WHAT TO WORK ON
[1] Update the crawled caption data records by swapping every "Violin" for "Viola" and keeping everything else the same. Give the lines back without the pictures.
[2] Write the next part of the forum thread about paint peeling off a SKYFi radio.

DOCUMENT SECTION
-.-.-

# Silver paint came off my SKYFi



## John Corn (Mar 21, 2002)

I received my SKYFi around Dec 20ish, since that time roughly 2 months I never took the clear plastic off that covers the screen and protects it from scratches, well today I did and it took some of the paint off with it.  

The side of the screen by the round dial is where the paint came off........grrrrrr.


----------



## Chris Blount (Jun 22, 2001)

Yikes! That sucks. Thanks for the heads up though. I guess I will start taking those things off immediately after getting new equipment.


----------



## John Corn (Mar 21, 2002)

I sent off an email to Delphi just to see what they say.


----------



## George_F (Dec 25, 2002)

Ouch, Let us know what Delphi says. Sorry to hear that John.


----------



## John Corn (Mar 21, 2002)

Just got off the phone with Delphi, They are going to replace the SKYFi radio, no questions asked.


----------



## BobMurdoch (Apr 24, 2002)

Wow!

Just for some peeling paint. I wonder if E* or D* would do this if the paint came of one of their receivers?

I've had XM for 3 weeks now and it is the biggest technological paradigm shift in my life since I got my PVR in 2000. It also rivals 1977 when we got cable TV to get rid of our rabbit ears. We couldn't believe how much more useful stuff there was besides the broadcast networks.

I'm even amazed by the amount of programming they are drawing on. I've been listening to XM Comedy a lot and I've only heard TWO routines repeated. A Jeff Foxworthy bit as well as a Robin Williams routine. If you absolutely MUST get the same songs force fed to you, feel free to listen to 20 on 20. 

Otherwise, the diversity is incredible. The ability to discover new music (The System comes to mind with all of that Electronica music I've never heard before but I like) really makes it worth the investment for me.

-.-.-

Crawled caption data

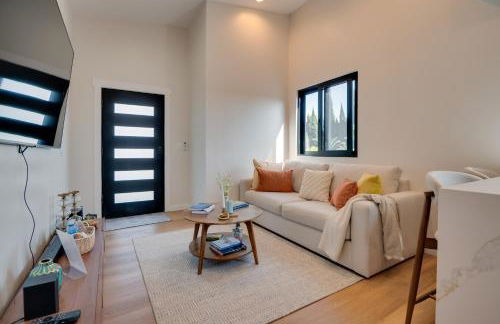 Free Parking! Newly Renovated ADU Near Culver City - Foto 6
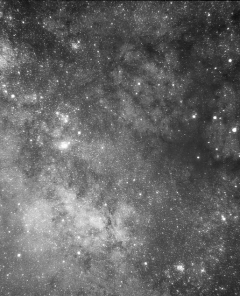 Künstliche Intelligenz erstellt größtes 3D-Modell des Universums (Foto: Pixabay)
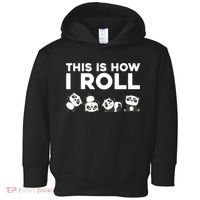 Cool Panda For Women Panda Bear Lovers Animal Zoo Pandas Toddler Hoodie thumb 0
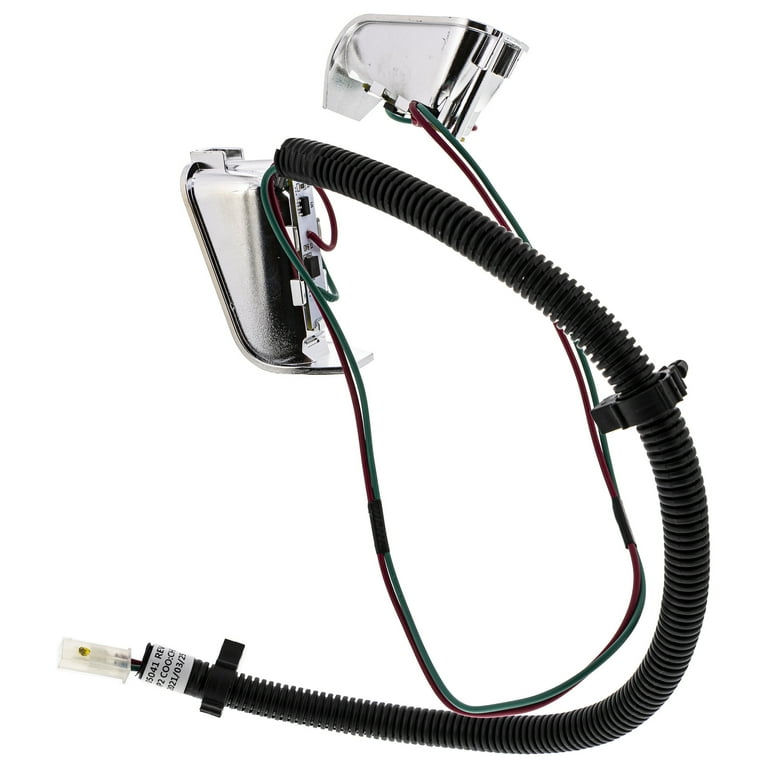 CUB CADET 925-05041 Headlight Harness Assembly W/Led RZT GT XT1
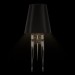 Бра Loft IT Brunilde 10207W/M Black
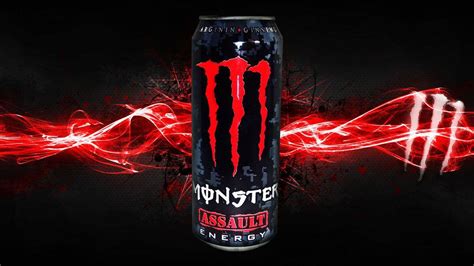 Monster Energy Drink Wallpapers - Top Free Monster Energy Drink Backgrounds - WallpaperAccess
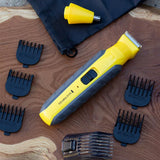 Maquina De Corte Todo En Uno Remington PG6855A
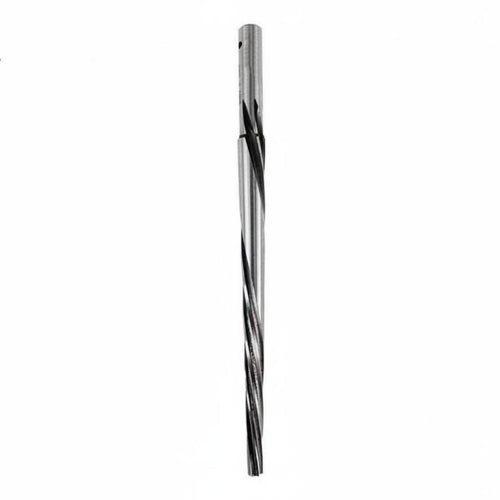 Violin Peg Reamer Titanium-Plated Violin Peg Hole Reamer Sturdy for Workshop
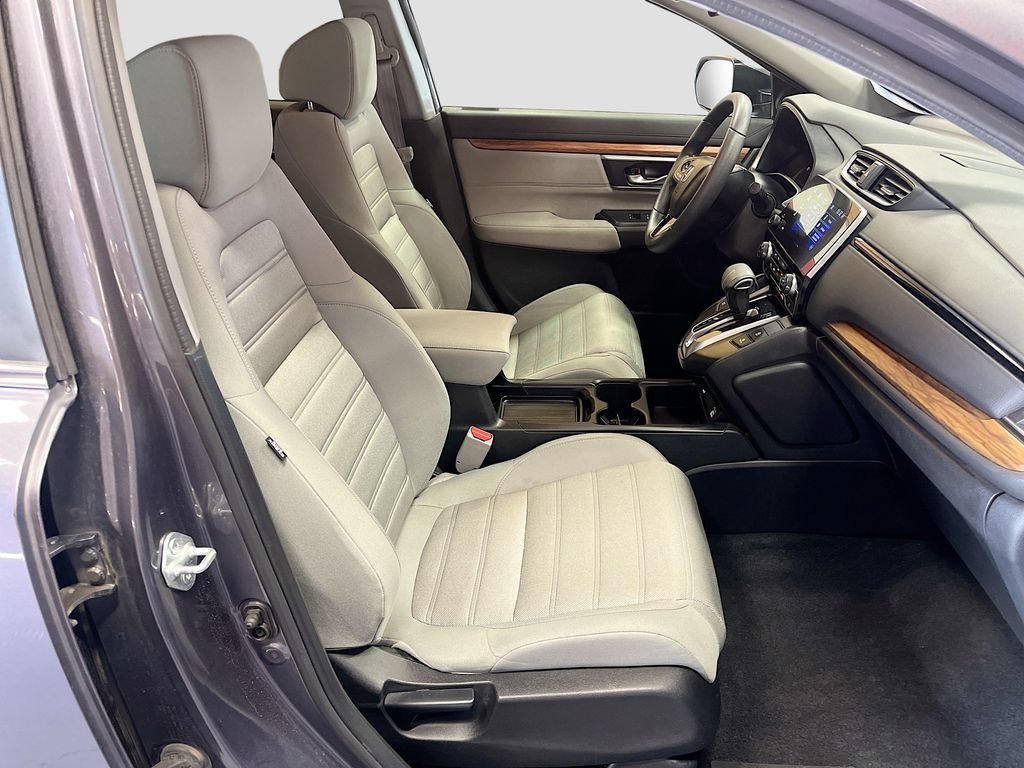 Used 2022 Honda CR-V EX image 27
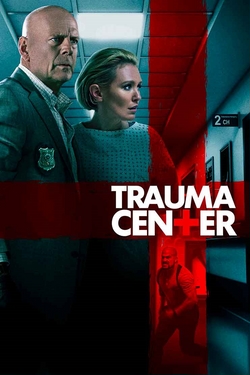 Ночь в осаде, Trauma Center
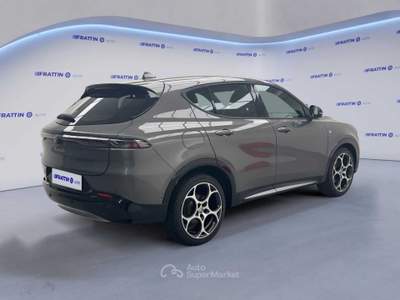 Alfa Romeo Tonale Tonale 1.6 Diesel 130 Cv Tct6 Ti Grigio usata Cassola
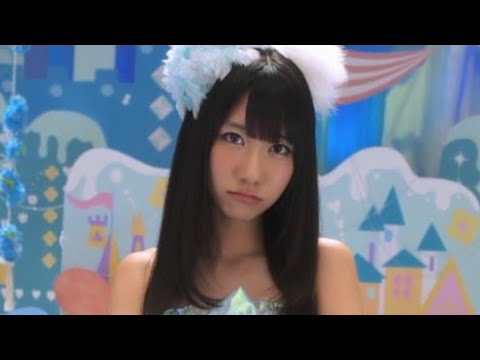 kashiwagi yuki (yukirin) singles center timeline!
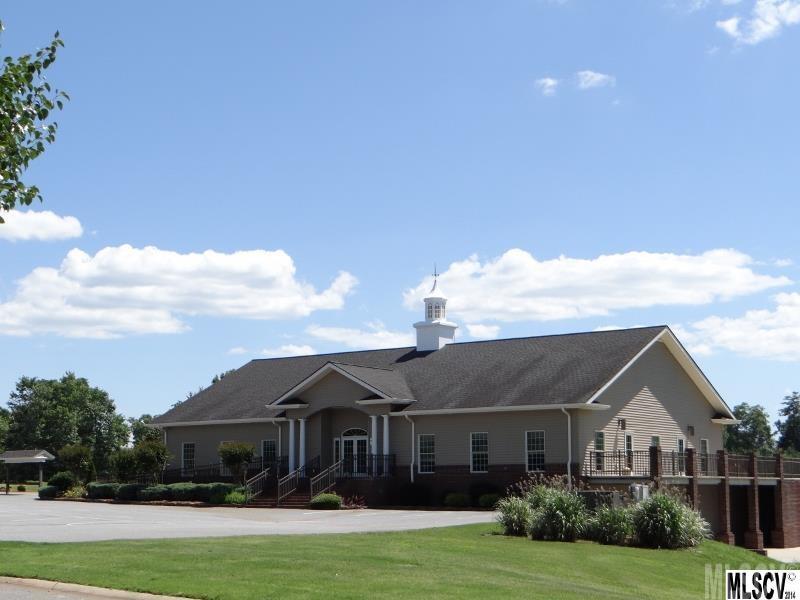 Lot 61 Players Ridge Road, Unit 61 Hickory, NC 28601 - Photo 2 of 5 Gallery Image 2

-.-.-

ACTIVITY ANSWERS
[1]
 Free Parking! Newly Renovated ADU Near Culver City - Foto 6
 Künstliche Intelligenz erstellt größtes 3D-Modell des Universums (Foto: Pixabay)
 Cool Panda For Women Panda Bear Lovers Animal Zoo Pandas Toddler Hoodie thumb 0
 CUB CADET 925-05041 Headlight Harness Assembly W/Led RZT GT XT1
 Бра Loft IT Brunilde 10207W/M Black
 Monster Energy Drink Wallpapers - Top Free Monster Energy Drink Backgrounds - WallpaperAccess
 Maquina De Corte Todo En Uno Remington PG6855A
 Viola Peg Reamer Titanium-Plated Viola Peg Hole Reamer Sturdy for Workshop
 Used 2022 Honda CR-V EX image 27
 Ночь в осаде, Trauma Center
 Alfa Romeo Tonale Tonale 1.6 Diesel 130 Cv Tct6 Ti Grigio usata Cassola
 kashiwagi yuki (yukirin) singles center timeline!
 Lot 61 Players Ridge Road, Unit 61 Hickory, NC 28601 - Photo 2 of 5 Gallery Image 2

[2]
----------



## John Corn (Mar 21, 2002)

I don't know what it is, but it bugs me where the paint came off.
Everytime I look at the radio I stare at it, my buddy was over the other day and ask me if I realized some paint had peeled off the edge of the screen.

I was more or less curious if there was some sort of maufacturing mishap that might have caused it and maybe it was a known problem. The CSR told me he had never heard of such a thing happening to one, mine was surely an isolated case. He then offered to send me another one, so I took him up on it. 

Actually I have to send my radio back in and within 24 hrs. they will ship me out one......probably a refurb......


----------



## John Corn (Mar 21, 2002)

Update, I ended up sending my SKYFi Radio to SPECMO Enterprises (Must be a company that does Delphi warranty work)

I took 7 days from the time I shipped it till the time I got it back. 
They sent me another radio, I can't tell if it was a refurb or a new one I got.

Delphi did state that when they recieved my radio they would ship me another one within 24hrs., which obviously they did.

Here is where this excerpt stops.